Uncle Felix drank wine with every meal, including two tablespoons in his coffee at breakfast. He was round and red and always happy. Uncle Felix was Dad's oldest friend. Their parents' and grandparents' vineyards had been side by side. Uncle Felix's big fat stomach was full of muscle, the way it is with some men who spend their lives digging up the stumps of old vines and planting new ones. He wore blue cashmere V-necks, even in the summer. His shoes were all work boots. Recently he had started dating his manicurist, much younger than he was, and from Visalia. Mother didn't like her. Mother said, “All the sluts come from Visalia.” Mother missed Aunt Jane, who just after her fifty-fifth birthday bled to death in her bed from the last stages of bone cancer. Everyone's always got cancer in Fresno.

It was dark out; my room was a box of stale heat. There was the echo of laughter from the kitchen. Uncle Felix and Dad and Anne were having a bottle of wine.

“There she is,” Anne said.

“How do you feel?”

“I feel all right.”

“Would you like me to kill him?” Uncle Felix asked.

“What time is it?”

“I mean have him killed.”

“No, but thank you, Uncle Felix.” Uncle Felix had walked the two miles to our house in the hot evening. He liked to walk.

“Past dinner,” Dad said. “But no one's eaten dinner.”

“I've eaten,” said Uncle Felix.

I opened and closed the pantry door: five-gallon jars of raisins and dried mint and bay leaves and walnuts. I opened and closed the refrigerator.

“This always happens to Ingrid,” Anne said.

“It doesn't always happen to me.”

“Five years ago, Fourth of July, at Newton's parents' house in Cornwall.”

Five years ago, on the Fourth of July, essentially the same thing had happened: I had moved from New York to London to live with Newton Greene, a floppy-haired English political consultant I'd met at a dinner party in New York, and shortly after I'd moved, during a weekend at his parents' house in the country, he told me he thought we'd made a mistake. “That was one other time,” I said.

“I'll make it look like a car accident,” Uncle Felix said.

Dad was quiet. He patted my arm. “You want a vodka?” he said. He got up to pour me a vodka.

“Why don't you come back to Fresno and marry Wilson?” Uncle Felix said. Wilson was Uncle Felix's nephew. He did the accounting for Uncle Felix and my parents and a couple of other growers in the valley.

“Wilson needs to find a nice Fresno girl,” Anne said.

“Ingrid's a nice Fresno girl,” Uncle Felix said.

“Let's leave Ingrid alone,” Dad said, handing me the vodka. He'd poured it over grapes from the freezer.

“Is this how you guys are drinking vodka now?” I said.

“Be happy we're drinking vodka at all,” Anne said. Among farmers in the valley, it's a complicated thing to drink anything but wine. The back of my parents' deep bar cabinet still had a bottle of cognac given to them the year they got married, and bottles of Canadian Club and Beefeater they'd bought, naively, for parties they'd given twenty-five years ago.

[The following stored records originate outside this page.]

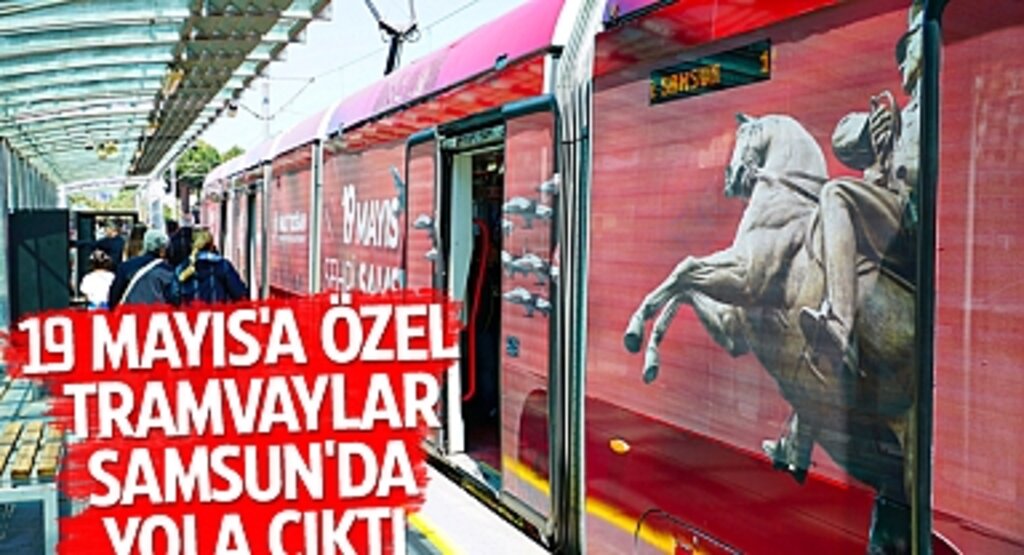 19 Mayıs'a Özel Tramvaylar Samsun'da Yola Çıktı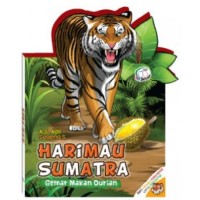 Image of Harimau Sumatra Gemar Makan Durian [kelas 1-2-3]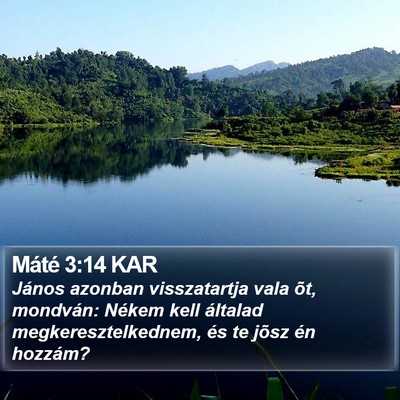 Máté 3:14 KAR Bible Verse Image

“It's a conspiracy to use the grapes,” said Uncle Felix. “Those are my grapes you're eating.”

“You don't buy the Thompsons,” I said.

“I do,” said Uncle Felix.

“He does,” said Dad. “Uncle Felix is making wine you'd be embarrassed to drink.”

“I'm not embarrassed to drink anything,” Anne said.

“I remember,” said Dad.

“What kind of wine, Uncle Felix?”

“The Australians, the Chileans, the Italians are beating us at low-priced wine. With grapes we can grow here. Grapes your father grows.”

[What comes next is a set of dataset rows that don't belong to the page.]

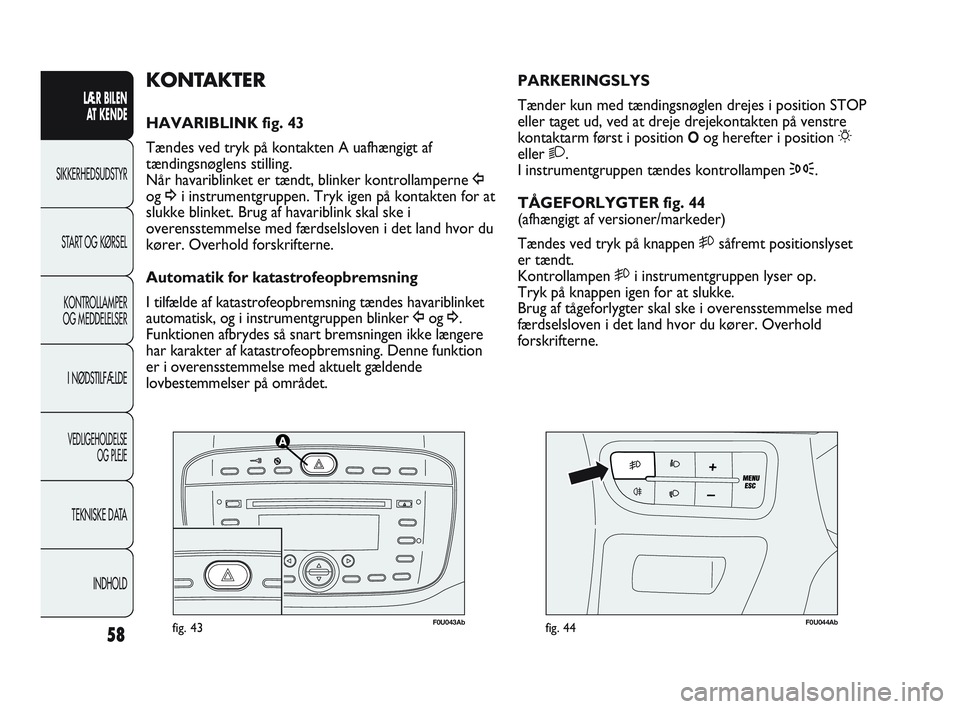Abarth Punto 2012  Brugs- og vedligeholdelsesvejledning (in Danish) 58
LÆR BILEN AT KENDE
SIKKERHEDSUDSTYR
ST
 ART OG KØRSEL
KONTROLLAMPER
OG MEDDELELSER
I NØDSTILFÆLDE
VEDLIGEHOLDELSE  OG PLEJE
TEKNISKE DATA
INDHOLD
F0U043Abfig. 43F0U044Abfig. 44
PARKERINGSLYS
T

“You're going to make cheap wine?” I said. “Cheaper than before?” Uncle Felix's wine went for eight or nine dollars a bottle. He had a huge operation, in vineyards and in wine. The wine part of the business had grown so much in the past twenty years that his vineyards couldn't produce enough, and he bought juice from farmers all over the valley.

“Nice wine,” he said. “But inexpensive.”

“They make nice wine in Napa,” Anne said. “You make plonk.”

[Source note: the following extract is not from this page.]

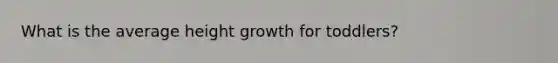 What is the average height growth for toddlers?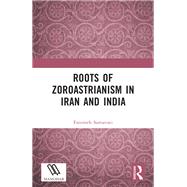 Roots of Zoroastrianism in Iran and India by Fatemeh Samavati, 9781003728689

“Just because they charge more doesn't mean it's nice, fancy pants.” Uncle Felix liked to say that no bottle of wine was worth more than ten dollars. The Napa guys hated Uncle Felix.

“How low is low?” I asked.

“Four dollars. Five dollars. We'll see.”

“Two dollars,” I said.

“We'll see.”

“A drinkable wine for a dollar fifty a bottle would make you a billionaire,” I said.

“Well,” he said. “We'll see how those Thompsons turn out.”